Home & Garden Pest Control

Fire Ants

Fire ants dwell in many of the hotter parts of the world and in the majority of countries and in most languages, from Thai to French and English, the word 'fire' is part of its name.
This is because the feeling of pain after having been stung, not bitten, by one of these ants is similar to the pain received from a burn.
Most ants that produce pain in humans bite first and then spray acid into the cut, but fire ants bite in order to get a grip and then sting with the body.
The substance that they inject is an alkaloid venom which is painful to humans.
It is also an insecticide and some observers think that the nurse-worker fire ants spray this venom over the eggs to ward off infection.
Fire ants are easily distinguished by their red to copper-brown heads and dark to black bodies.
They are between two and six millimetres in length and their mandibles or jaws look like jagged garden secateurs.
Fire ants make nests in the ground and often build up big heaps of soil, although sometimes this is disguised by a fallen tree of a heap of vegetation.
The nests can be five feet deep and the mounds over a foot above ground.
They prefer moist to damp ground, so the nests can frequently be found on the banks of a river, on the edge of a pond or on a well-watered lawn.
The nests are established by one or more queens and can very rapidly mature to thousands of ants.
If you have fire ants in your house or garden, you will almost certainly want to get rid of them.
This is not so hard, but if you do not destroy every nest, then one of two surviving queens can produce a new nest of thousands of ants in about a month.
There are loads of poisons to eradicate ants on the market, and if you want to use an almost guaranteed chemical ant killer, pick one of those.
Otherwise you may want to try one of the following household remedies.
Nematodes are tiny insects that live in moist ground.
They eat other insects including ants.
You can purchase nematodes in a garden centre or online.
Combine them with rain, not tap water, because chlorine will kill them, then pour this water into the colony.
The nematodes will have wiped out the ants within about two weeks.
This is a wholly green method of killing fire ants.

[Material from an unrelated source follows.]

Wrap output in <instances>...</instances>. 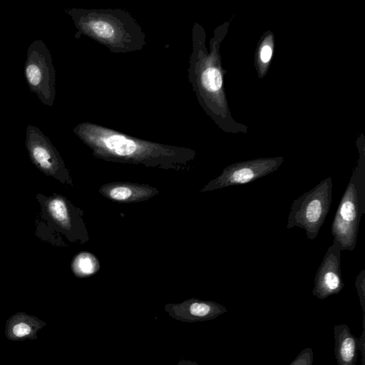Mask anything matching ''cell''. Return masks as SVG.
<instances>
[{"label":"cell","mask_w":365,"mask_h":365,"mask_svg":"<svg viewBox=\"0 0 365 365\" xmlns=\"http://www.w3.org/2000/svg\"><path fill=\"white\" fill-rule=\"evenodd\" d=\"M73 132L94 156L107 161L180 169L195 156L189 148L147 141L89 122L78 124Z\"/></svg>","instance_id":"1"},{"label":"cell","mask_w":365,"mask_h":365,"mask_svg":"<svg viewBox=\"0 0 365 365\" xmlns=\"http://www.w3.org/2000/svg\"><path fill=\"white\" fill-rule=\"evenodd\" d=\"M76 34H83L106 46L113 53L141 50L145 34L135 19L126 11L113 9H66Z\"/></svg>","instance_id":"2"},{"label":"cell","mask_w":365,"mask_h":365,"mask_svg":"<svg viewBox=\"0 0 365 365\" xmlns=\"http://www.w3.org/2000/svg\"><path fill=\"white\" fill-rule=\"evenodd\" d=\"M365 212V165L357 164L339 202L331 227L334 241L341 250H354L359 224Z\"/></svg>","instance_id":"3"},{"label":"cell","mask_w":365,"mask_h":365,"mask_svg":"<svg viewBox=\"0 0 365 365\" xmlns=\"http://www.w3.org/2000/svg\"><path fill=\"white\" fill-rule=\"evenodd\" d=\"M331 198L332 178L329 177L293 201L286 227L302 228L308 239L314 240L329 212Z\"/></svg>","instance_id":"4"},{"label":"cell","mask_w":365,"mask_h":365,"mask_svg":"<svg viewBox=\"0 0 365 365\" xmlns=\"http://www.w3.org/2000/svg\"><path fill=\"white\" fill-rule=\"evenodd\" d=\"M24 77L31 93L44 106H52L56 98V71L52 56L41 39L29 46L24 64Z\"/></svg>","instance_id":"5"},{"label":"cell","mask_w":365,"mask_h":365,"mask_svg":"<svg viewBox=\"0 0 365 365\" xmlns=\"http://www.w3.org/2000/svg\"><path fill=\"white\" fill-rule=\"evenodd\" d=\"M26 146L31 161L41 171L62 182L71 183L59 153L48 138L35 125L30 124L26 128Z\"/></svg>","instance_id":"6"},{"label":"cell","mask_w":365,"mask_h":365,"mask_svg":"<svg viewBox=\"0 0 365 365\" xmlns=\"http://www.w3.org/2000/svg\"><path fill=\"white\" fill-rule=\"evenodd\" d=\"M282 161V158H272L232 164L226 167L216 178L205 185L200 192L212 191L255 181L277 170Z\"/></svg>","instance_id":"7"},{"label":"cell","mask_w":365,"mask_h":365,"mask_svg":"<svg viewBox=\"0 0 365 365\" xmlns=\"http://www.w3.org/2000/svg\"><path fill=\"white\" fill-rule=\"evenodd\" d=\"M341 252L339 244L333 241L317 271L312 294L319 299L338 294L344 287L341 272Z\"/></svg>","instance_id":"8"},{"label":"cell","mask_w":365,"mask_h":365,"mask_svg":"<svg viewBox=\"0 0 365 365\" xmlns=\"http://www.w3.org/2000/svg\"><path fill=\"white\" fill-rule=\"evenodd\" d=\"M99 192L110 200L120 203L142 202L158 193L155 187L148 185L127 182H115L103 185L100 187Z\"/></svg>","instance_id":"9"},{"label":"cell","mask_w":365,"mask_h":365,"mask_svg":"<svg viewBox=\"0 0 365 365\" xmlns=\"http://www.w3.org/2000/svg\"><path fill=\"white\" fill-rule=\"evenodd\" d=\"M46 323L36 317L19 312L9 318L6 323V336L12 341L36 339L37 332Z\"/></svg>","instance_id":"10"},{"label":"cell","mask_w":365,"mask_h":365,"mask_svg":"<svg viewBox=\"0 0 365 365\" xmlns=\"http://www.w3.org/2000/svg\"><path fill=\"white\" fill-rule=\"evenodd\" d=\"M334 354L338 365H356L359 339L354 336L344 324L335 325Z\"/></svg>","instance_id":"11"},{"label":"cell","mask_w":365,"mask_h":365,"mask_svg":"<svg viewBox=\"0 0 365 365\" xmlns=\"http://www.w3.org/2000/svg\"><path fill=\"white\" fill-rule=\"evenodd\" d=\"M46 210L51 219L63 231H77L78 217L71 205L61 196L50 198L46 203ZM83 226L82 225H79Z\"/></svg>","instance_id":"12"},{"label":"cell","mask_w":365,"mask_h":365,"mask_svg":"<svg viewBox=\"0 0 365 365\" xmlns=\"http://www.w3.org/2000/svg\"><path fill=\"white\" fill-rule=\"evenodd\" d=\"M227 312V309L212 301L192 300L188 302V314L199 320H210Z\"/></svg>","instance_id":"13"},{"label":"cell","mask_w":365,"mask_h":365,"mask_svg":"<svg viewBox=\"0 0 365 365\" xmlns=\"http://www.w3.org/2000/svg\"><path fill=\"white\" fill-rule=\"evenodd\" d=\"M98 268L99 264L95 256L88 252L78 255L72 264L73 272L81 277L93 274Z\"/></svg>","instance_id":"14"},{"label":"cell","mask_w":365,"mask_h":365,"mask_svg":"<svg viewBox=\"0 0 365 365\" xmlns=\"http://www.w3.org/2000/svg\"><path fill=\"white\" fill-rule=\"evenodd\" d=\"M355 286L359 297V302L361 307L363 314H365V270L363 269L356 276Z\"/></svg>","instance_id":"15"},{"label":"cell","mask_w":365,"mask_h":365,"mask_svg":"<svg viewBox=\"0 0 365 365\" xmlns=\"http://www.w3.org/2000/svg\"><path fill=\"white\" fill-rule=\"evenodd\" d=\"M313 351L310 347H307L301 351L289 365H313Z\"/></svg>","instance_id":"16"},{"label":"cell","mask_w":365,"mask_h":365,"mask_svg":"<svg viewBox=\"0 0 365 365\" xmlns=\"http://www.w3.org/2000/svg\"><path fill=\"white\" fill-rule=\"evenodd\" d=\"M362 324H363V331L361 335V337L359 339V349L361 351V365H365L364 360H365V317L364 314H363V319H362Z\"/></svg>","instance_id":"17"},{"label":"cell","mask_w":365,"mask_h":365,"mask_svg":"<svg viewBox=\"0 0 365 365\" xmlns=\"http://www.w3.org/2000/svg\"><path fill=\"white\" fill-rule=\"evenodd\" d=\"M272 54V51L271 47L268 45H264L262 48L261 52H260L261 60L264 63L268 62L271 58Z\"/></svg>","instance_id":"18"}]
</instances>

Some people swear by club soda.
Pour a bottle of club soda into the nest, the gas that the soda produces is alleged to kill the queen and the reproductive ants.
Soapy water is also said to kill ants.
Use the same bowl of soapy washing up water and tip it over the colony, the soap is believed to kill them on the spot.
Boric acid is repellent to ants.
so you can spread it around the foundation of your house and around the anthill.